I have some recorded data s(x), and need to compute the value and uncertainty in
$$S = \int_{x_{1}}^{x_{2}} s(x) dx$$ I am using the trapezium rule for the integration, and need to estimate the uncertainty in the integral due to uncertainties in x and s(x). I have uncertainty estimates for every x and s(x) value (which are not constant). My first approach was to estimate the uncertainty in each term of the summation and add all of those uncertainties in quadrature:
$$\tag{1} S = \frac{1}{2} \sum_{i=1}^n (x_i-x_{i-1})(s_i+s_{i-1})$$
The uncertainty in $x_i-x_{i-1}$ is $$ \tag{2} \sigma_{x-x_{i}} = \sqrt{\sigma_{x_i}^2 + \sigma_{x_i-1}^2}$$
The uncertainty in $s_i+s_{i-1}$ is $$ \tag{3} \sigma_{s+s_{i}} = \sqrt{\sigma_{s_i}^2 + \sigma_{s_i-1}^2}$$
The uncertainty in the $i^{th}$ term of the sum (area of the $i^{th}$ trapezium) is therefore
$$ \tag{4} \sigma_i = \sqrt{\sigma_{x-x_{i}}^2(s_i+s_{i-1})^2 + \sigma_{s+s_{i}}^2(x_i-x_{i-1})^2}$$
And therefore the uncertainty in the integral is $$ \tag{5} \sigma = \frac{1}{2} \sqrt{\sum_{i=1}^n \sigma_i^2} $$
However, I realise that equation 5 is only valid for summing uncorrelated variables.

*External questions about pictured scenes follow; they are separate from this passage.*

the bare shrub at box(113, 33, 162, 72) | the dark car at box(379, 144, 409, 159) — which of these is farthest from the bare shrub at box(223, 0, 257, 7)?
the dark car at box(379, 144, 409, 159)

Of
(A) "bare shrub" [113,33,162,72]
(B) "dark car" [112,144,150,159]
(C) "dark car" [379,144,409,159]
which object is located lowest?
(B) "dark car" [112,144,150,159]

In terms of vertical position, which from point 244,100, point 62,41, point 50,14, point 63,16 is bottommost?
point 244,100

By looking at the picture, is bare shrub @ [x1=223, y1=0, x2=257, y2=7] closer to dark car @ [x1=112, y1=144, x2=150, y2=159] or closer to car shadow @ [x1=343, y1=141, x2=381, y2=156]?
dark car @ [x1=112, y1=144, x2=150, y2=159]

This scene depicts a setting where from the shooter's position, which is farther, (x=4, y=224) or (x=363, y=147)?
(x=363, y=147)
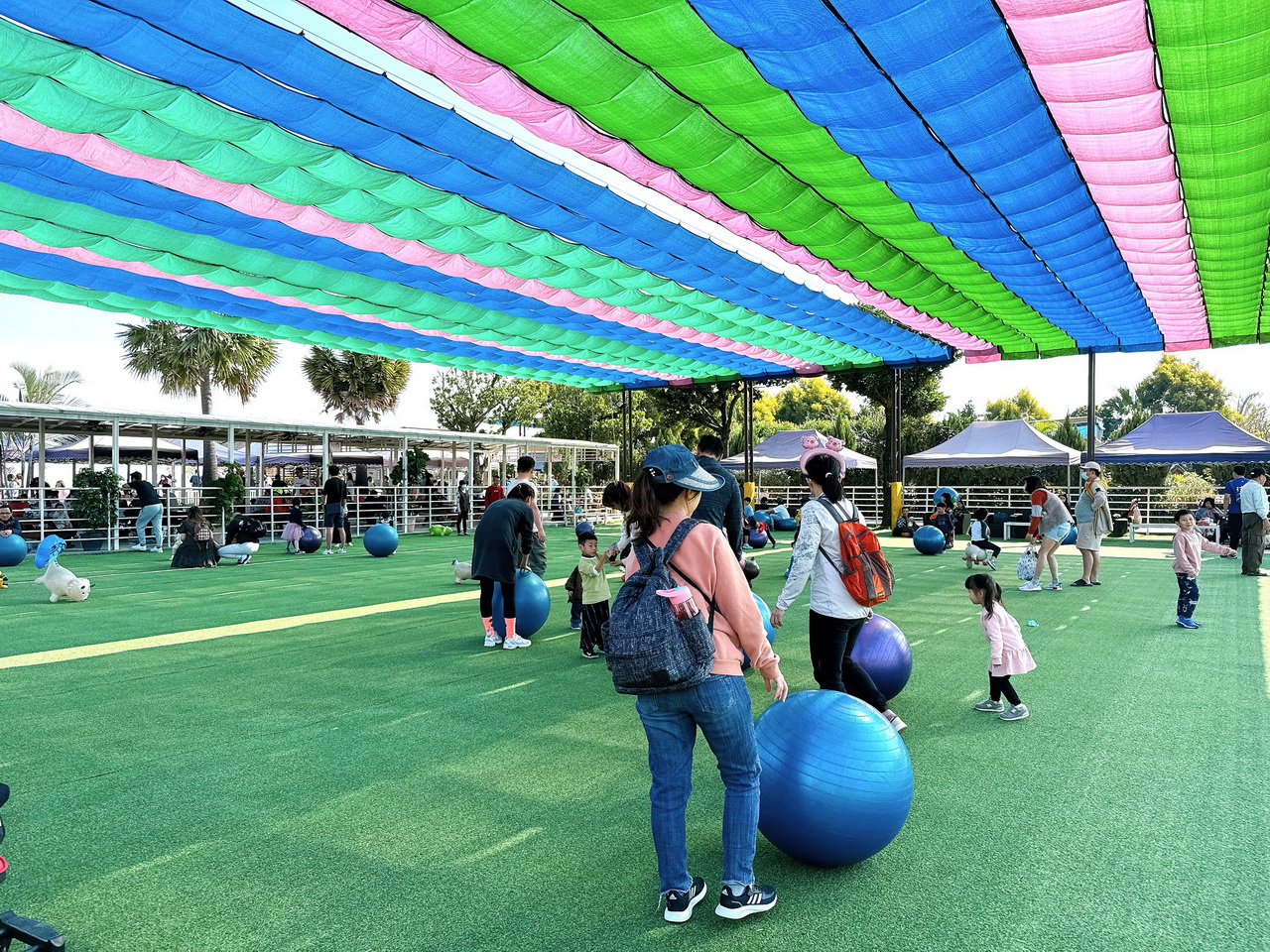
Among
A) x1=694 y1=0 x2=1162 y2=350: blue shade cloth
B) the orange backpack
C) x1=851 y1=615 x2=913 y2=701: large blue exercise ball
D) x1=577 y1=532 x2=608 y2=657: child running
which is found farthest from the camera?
x1=577 y1=532 x2=608 y2=657: child running

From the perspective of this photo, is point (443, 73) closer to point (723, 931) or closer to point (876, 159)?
point (876, 159)

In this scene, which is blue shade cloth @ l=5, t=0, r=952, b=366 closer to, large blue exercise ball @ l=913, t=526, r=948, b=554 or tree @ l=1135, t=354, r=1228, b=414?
large blue exercise ball @ l=913, t=526, r=948, b=554

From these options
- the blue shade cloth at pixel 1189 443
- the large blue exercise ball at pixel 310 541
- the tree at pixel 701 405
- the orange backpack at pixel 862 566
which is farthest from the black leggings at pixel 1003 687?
the tree at pixel 701 405

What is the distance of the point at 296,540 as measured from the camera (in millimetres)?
19922

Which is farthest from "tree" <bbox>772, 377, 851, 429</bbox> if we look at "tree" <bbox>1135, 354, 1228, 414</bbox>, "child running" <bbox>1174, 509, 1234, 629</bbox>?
"child running" <bbox>1174, 509, 1234, 629</bbox>

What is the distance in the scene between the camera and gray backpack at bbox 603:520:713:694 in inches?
114

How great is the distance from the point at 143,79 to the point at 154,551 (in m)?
15.4

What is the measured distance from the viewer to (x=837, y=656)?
4.98 metres

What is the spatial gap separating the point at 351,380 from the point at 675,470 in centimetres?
4089

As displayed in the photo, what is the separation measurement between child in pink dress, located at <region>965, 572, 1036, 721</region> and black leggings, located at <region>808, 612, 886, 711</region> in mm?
1115

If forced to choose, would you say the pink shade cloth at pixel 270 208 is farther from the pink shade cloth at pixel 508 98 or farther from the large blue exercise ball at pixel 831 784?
the large blue exercise ball at pixel 831 784

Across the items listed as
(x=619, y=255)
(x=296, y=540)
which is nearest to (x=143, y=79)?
(x=619, y=255)

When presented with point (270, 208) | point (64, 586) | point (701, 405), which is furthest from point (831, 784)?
point (701, 405)

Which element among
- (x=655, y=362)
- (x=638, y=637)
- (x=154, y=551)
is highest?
(x=655, y=362)
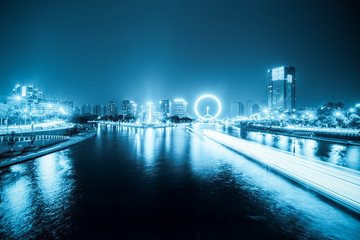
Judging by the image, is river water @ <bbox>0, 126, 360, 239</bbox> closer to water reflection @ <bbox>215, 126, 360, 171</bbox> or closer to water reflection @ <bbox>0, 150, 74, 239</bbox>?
water reflection @ <bbox>0, 150, 74, 239</bbox>

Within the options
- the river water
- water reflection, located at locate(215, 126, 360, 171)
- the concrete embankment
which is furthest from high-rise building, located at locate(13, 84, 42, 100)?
the concrete embankment

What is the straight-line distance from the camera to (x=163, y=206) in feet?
21.2

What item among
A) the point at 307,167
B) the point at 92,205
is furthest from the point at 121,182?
the point at 307,167

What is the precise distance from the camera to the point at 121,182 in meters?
8.88

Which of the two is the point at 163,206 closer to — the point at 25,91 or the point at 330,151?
the point at 330,151

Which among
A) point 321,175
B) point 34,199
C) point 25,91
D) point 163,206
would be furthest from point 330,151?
point 25,91

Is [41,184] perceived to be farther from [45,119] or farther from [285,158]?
[45,119]

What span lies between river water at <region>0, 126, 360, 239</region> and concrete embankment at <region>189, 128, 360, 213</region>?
0.54 metres

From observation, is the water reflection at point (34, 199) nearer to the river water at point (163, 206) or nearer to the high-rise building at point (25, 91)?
the river water at point (163, 206)

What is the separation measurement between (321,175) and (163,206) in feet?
23.4

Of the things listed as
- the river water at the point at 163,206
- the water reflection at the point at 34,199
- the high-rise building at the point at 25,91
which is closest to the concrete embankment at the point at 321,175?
the river water at the point at 163,206

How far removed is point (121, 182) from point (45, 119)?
10427 centimetres

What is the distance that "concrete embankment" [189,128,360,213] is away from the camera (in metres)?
6.33

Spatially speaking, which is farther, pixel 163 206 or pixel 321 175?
pixel 321 175
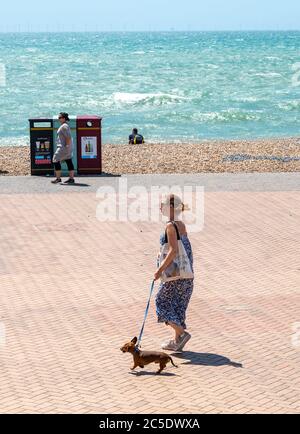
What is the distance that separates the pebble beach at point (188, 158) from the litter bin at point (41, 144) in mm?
905

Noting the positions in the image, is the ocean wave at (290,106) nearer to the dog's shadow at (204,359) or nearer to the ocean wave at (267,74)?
the ocean wave at (267,74)

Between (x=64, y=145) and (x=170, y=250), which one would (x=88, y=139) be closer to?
(x=64, y=145)

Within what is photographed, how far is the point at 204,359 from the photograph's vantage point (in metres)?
9.92

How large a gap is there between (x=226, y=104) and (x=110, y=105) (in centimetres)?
587

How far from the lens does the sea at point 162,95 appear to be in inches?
1574

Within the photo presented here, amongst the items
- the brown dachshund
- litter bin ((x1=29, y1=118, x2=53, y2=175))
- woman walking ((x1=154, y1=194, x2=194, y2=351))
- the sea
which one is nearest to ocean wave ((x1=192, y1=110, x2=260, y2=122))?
the sea

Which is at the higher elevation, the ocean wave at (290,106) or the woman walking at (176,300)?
the woman walking at (176,300)

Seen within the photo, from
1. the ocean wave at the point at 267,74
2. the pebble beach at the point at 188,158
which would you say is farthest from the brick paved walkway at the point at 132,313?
the ocean wave at the point at 267,74

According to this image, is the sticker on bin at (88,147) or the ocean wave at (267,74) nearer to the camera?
the sticker on bin at (88,147)

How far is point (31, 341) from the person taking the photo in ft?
34.2

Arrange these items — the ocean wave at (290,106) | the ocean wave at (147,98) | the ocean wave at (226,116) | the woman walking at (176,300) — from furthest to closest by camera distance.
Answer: the ocean wave at (147,98), the ocean wave at (290,106), the ocean wave at (226,116), the woman walking at (176,300)

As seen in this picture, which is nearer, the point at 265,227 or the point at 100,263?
the point at 100,263

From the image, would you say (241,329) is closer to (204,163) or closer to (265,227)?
(265,227)
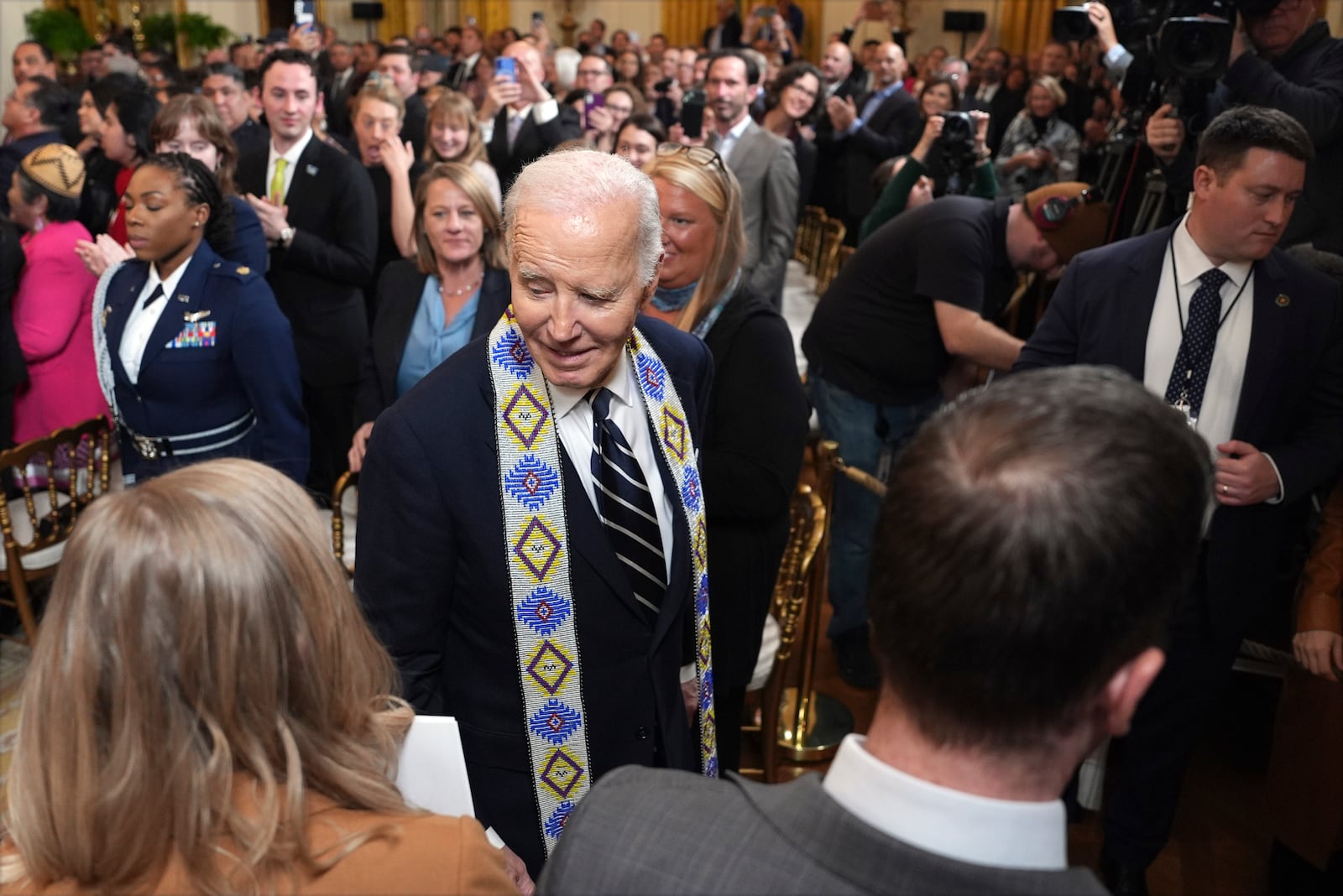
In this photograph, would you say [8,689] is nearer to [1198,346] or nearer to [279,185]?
[279,185]

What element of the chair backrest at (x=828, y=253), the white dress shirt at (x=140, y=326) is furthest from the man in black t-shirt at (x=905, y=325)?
the white dress shirt at (x=140, y=326)

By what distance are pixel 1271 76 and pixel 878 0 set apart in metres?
8.56

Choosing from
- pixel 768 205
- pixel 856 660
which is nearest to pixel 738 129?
pixel 768 205

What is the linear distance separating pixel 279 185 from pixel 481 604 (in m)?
3.01

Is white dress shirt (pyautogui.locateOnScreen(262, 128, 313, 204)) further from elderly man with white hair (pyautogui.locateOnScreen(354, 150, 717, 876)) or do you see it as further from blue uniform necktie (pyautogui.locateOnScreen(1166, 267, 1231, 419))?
blue uniform necktie (pyautogui.locateOnScreen(1166, 267, 1231, 419))

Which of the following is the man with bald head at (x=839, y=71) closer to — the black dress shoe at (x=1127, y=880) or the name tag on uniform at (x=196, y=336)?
the name tag on uniform at (x=196, y=336)

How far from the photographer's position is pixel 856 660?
359cm

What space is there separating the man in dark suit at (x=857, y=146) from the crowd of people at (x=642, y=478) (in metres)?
1.55

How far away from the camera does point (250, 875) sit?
931 millimetres

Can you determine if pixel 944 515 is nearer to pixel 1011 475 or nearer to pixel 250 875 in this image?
pixel 1011 475

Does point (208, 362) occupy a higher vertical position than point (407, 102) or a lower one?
lower

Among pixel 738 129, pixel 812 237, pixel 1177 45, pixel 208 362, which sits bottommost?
pixel 812 237

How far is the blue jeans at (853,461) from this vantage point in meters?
3.47

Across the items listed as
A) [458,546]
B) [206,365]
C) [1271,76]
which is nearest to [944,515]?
[458,546]
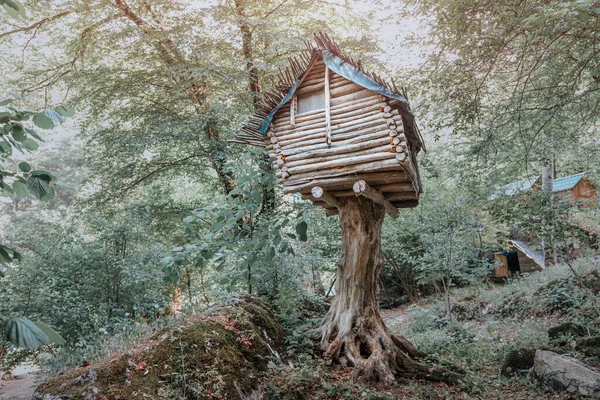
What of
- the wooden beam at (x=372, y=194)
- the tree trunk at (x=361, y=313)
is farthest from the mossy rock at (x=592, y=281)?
the wooden beam at (x=372, y=194)

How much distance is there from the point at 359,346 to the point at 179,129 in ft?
16.3

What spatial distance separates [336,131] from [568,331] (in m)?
5.10

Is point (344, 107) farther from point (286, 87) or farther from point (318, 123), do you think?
point (286, 87)

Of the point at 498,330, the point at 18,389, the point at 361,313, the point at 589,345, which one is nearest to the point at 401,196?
the point at 361,313

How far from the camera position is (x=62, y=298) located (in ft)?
18.0

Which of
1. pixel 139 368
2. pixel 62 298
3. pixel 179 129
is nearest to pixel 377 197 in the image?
pixel 139 368

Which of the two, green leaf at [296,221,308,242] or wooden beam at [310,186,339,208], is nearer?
wooden beam at [310,186,339,208]

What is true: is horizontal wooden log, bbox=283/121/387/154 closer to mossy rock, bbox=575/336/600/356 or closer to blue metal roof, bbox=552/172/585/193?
mossy rock, bbox=575/336/600/356

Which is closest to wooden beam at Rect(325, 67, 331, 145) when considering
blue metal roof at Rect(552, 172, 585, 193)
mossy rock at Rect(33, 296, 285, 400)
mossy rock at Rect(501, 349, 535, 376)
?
mossy rock at Rect(33, 296, 285, 400)

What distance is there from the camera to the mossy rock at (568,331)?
5.68 m

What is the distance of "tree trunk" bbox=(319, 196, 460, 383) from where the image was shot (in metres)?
4.21

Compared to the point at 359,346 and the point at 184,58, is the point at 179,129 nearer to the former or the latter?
the point at 184,58

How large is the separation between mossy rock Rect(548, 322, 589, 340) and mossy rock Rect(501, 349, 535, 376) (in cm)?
101

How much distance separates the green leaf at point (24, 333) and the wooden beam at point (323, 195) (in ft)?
10.2
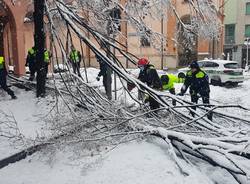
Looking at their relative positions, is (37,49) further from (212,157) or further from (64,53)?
(212,157)

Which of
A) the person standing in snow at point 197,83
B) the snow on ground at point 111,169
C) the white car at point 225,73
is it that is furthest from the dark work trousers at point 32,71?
the white car at point 225,73

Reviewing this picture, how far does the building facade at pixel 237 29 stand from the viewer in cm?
4319

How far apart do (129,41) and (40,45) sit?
10.7 feet

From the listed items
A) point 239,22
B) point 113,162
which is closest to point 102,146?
point 113,162

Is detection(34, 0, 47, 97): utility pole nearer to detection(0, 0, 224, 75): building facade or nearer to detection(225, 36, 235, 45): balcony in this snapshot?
detection(0, 0, 224, 75): building facade

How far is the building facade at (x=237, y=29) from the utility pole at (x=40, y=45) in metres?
35.3

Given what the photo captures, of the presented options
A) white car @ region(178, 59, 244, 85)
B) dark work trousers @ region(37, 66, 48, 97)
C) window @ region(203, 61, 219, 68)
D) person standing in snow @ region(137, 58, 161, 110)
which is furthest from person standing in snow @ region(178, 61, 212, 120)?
window @ region(203, 61, 219, 68)

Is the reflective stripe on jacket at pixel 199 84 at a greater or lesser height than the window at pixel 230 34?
lesser

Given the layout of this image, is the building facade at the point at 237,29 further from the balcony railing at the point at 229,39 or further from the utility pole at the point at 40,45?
the utility pole at the point at 40,45

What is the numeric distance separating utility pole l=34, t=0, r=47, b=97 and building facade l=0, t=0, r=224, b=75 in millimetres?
2431

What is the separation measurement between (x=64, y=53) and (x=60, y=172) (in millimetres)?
2577

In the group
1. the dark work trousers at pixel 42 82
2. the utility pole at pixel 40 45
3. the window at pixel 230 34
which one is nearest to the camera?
the utility pole at pixel 40 45

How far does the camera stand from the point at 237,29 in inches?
1738

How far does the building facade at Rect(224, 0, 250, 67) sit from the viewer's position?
1700 inches
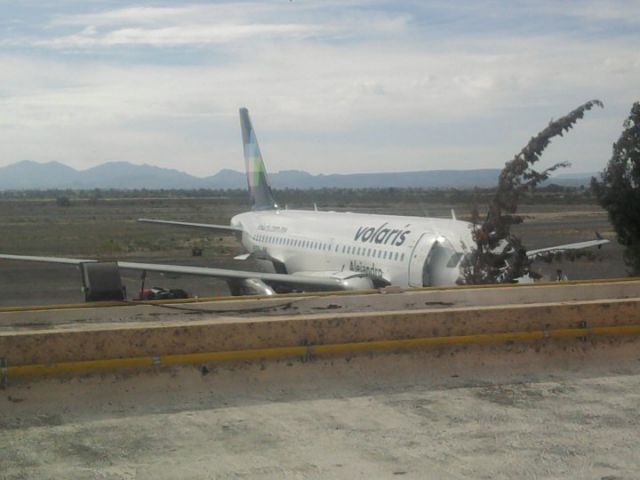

In this case, the area of a trapezium $i$ will have some correlation with the trapeziums $i-1$ and $i+1$: if there is an error in $s_i$ then both trapeziums $i$ and $i+1$ will increase/decrease together, whereas if there is an error in $x_i$ then one will increase and one will decrease.
So, my question is, how can I estimate the uncertainty in the integral, accounting for the fact that there is a correlation between the terms in the sum?
I had thought that I might try and estimate the covariance between the terms in the sum and incorporate that, however I have run into 2 problems: Firstly, most sources only give the uncertainty propagation for sums with 2 terms, for example
$$ f = A + B, \sigma_f = \sqrt{\sigma_A^2 + \sigma_B^2 + 2\sigma_{AB}} $$
where $\sigma_{AB}$ is the covariance between A and B, so I am not sure how I would extend this to multiple terms. My guess would be that I would need something like an nxn matrix, with the covariance of every term with every other, but am not 100% sure about this.
Secondly, when looking at how I might calculate the covariance between just 2 terms, I get stuck: $$ cov(A,B) = E[(A - E[A])(B - E[B])] $$ where E[X] is the expectation value of X, however in my case I only have a single value for each term, so as far as I can see E[A]= A, and so the covariance is just 0. Also, given that I only have a single value for each term, I am not sure this approach is valid anyway.